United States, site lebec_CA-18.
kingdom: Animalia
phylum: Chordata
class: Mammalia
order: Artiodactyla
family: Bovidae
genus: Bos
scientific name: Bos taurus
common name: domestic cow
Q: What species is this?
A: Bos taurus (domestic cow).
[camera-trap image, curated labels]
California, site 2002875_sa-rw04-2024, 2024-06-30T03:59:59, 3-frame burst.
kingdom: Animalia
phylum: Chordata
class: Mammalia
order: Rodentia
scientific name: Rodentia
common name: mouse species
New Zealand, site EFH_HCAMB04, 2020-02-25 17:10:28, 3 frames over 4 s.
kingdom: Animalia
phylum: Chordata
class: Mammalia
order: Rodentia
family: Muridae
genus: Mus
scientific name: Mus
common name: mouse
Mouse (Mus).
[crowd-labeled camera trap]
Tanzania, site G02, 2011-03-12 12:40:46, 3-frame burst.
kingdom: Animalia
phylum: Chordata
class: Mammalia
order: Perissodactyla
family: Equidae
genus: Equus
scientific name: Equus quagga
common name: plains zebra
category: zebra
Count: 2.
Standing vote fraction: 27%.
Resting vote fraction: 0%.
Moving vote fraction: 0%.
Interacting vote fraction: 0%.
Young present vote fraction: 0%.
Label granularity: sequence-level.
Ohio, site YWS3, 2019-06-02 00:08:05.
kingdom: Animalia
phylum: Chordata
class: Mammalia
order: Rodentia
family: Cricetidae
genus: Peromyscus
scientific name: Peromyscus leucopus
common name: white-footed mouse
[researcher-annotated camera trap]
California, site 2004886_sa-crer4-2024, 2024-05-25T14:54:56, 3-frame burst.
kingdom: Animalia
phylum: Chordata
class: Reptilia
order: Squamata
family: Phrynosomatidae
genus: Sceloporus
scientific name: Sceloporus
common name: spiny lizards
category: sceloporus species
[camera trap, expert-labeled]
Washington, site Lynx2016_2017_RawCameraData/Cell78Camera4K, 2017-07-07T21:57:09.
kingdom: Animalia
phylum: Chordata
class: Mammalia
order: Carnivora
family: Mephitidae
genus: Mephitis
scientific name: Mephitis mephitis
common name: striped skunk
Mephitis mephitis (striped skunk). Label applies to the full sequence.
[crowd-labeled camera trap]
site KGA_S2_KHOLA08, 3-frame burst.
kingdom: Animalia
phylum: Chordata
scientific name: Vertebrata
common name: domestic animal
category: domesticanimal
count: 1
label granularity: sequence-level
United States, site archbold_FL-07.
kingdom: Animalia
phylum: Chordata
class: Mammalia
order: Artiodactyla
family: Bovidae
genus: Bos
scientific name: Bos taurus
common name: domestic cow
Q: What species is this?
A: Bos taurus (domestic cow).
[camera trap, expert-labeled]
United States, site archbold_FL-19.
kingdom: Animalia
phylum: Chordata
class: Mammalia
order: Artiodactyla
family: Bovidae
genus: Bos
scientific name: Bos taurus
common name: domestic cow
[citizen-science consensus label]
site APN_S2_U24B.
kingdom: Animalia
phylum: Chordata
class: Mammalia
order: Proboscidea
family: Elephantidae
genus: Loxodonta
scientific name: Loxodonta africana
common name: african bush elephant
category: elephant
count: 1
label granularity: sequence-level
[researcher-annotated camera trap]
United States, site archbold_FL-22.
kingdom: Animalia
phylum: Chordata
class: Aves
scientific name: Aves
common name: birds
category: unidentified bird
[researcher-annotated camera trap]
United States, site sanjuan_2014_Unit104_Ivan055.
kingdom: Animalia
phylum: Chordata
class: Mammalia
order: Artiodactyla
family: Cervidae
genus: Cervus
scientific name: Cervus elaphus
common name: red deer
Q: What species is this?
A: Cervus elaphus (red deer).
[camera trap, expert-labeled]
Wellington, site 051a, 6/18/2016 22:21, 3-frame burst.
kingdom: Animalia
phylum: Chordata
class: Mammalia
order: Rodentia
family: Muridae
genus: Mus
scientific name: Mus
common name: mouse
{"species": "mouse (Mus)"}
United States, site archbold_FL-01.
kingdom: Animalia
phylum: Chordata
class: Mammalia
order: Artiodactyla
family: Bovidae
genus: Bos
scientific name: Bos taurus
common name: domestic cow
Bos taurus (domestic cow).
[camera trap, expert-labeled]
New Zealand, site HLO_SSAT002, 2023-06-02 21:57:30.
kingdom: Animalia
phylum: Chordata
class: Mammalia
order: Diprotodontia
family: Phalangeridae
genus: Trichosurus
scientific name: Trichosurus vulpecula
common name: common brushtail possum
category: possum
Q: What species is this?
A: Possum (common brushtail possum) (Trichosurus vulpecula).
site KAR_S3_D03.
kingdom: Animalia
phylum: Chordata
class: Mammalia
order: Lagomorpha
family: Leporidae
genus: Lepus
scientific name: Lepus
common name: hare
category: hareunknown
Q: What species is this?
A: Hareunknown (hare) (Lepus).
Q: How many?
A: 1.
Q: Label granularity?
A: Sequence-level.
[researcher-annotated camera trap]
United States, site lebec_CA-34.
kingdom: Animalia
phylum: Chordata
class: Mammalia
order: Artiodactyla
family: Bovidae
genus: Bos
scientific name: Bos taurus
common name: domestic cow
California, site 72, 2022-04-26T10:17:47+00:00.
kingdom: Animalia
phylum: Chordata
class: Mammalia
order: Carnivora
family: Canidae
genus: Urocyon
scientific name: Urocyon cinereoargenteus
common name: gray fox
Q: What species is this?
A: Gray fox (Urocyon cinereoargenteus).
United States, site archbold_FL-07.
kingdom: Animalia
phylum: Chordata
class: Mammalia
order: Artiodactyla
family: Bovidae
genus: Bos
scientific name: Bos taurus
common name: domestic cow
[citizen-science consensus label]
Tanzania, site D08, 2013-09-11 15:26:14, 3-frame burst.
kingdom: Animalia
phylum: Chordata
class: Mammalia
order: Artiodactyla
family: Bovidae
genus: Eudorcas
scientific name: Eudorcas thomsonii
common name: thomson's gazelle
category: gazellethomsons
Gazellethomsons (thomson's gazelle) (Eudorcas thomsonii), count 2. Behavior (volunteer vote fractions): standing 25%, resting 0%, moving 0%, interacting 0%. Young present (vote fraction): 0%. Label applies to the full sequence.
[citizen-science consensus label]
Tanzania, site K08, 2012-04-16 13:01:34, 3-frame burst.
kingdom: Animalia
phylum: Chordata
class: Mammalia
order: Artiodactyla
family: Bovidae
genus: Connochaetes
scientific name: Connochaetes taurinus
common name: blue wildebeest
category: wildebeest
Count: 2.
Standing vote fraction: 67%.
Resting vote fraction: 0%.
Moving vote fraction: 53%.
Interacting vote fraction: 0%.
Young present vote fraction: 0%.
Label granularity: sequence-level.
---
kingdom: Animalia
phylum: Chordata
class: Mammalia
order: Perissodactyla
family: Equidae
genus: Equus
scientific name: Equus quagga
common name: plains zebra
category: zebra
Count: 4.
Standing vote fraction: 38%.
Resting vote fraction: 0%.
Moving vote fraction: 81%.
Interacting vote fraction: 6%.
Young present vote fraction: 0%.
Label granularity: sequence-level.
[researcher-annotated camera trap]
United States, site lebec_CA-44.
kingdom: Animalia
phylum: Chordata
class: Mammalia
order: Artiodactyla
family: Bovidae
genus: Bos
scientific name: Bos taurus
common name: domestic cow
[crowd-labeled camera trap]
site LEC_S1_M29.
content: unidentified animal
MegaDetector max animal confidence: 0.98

**Work request**
Every line from the one containing "site LEC_S1_M29." to the end of the material above must be written out exactly. Nothing else is wanted.

**Expected answer**
site LEC_S1_M29.
content: unidentified animal
MegaDetector max animal confidence: 0.98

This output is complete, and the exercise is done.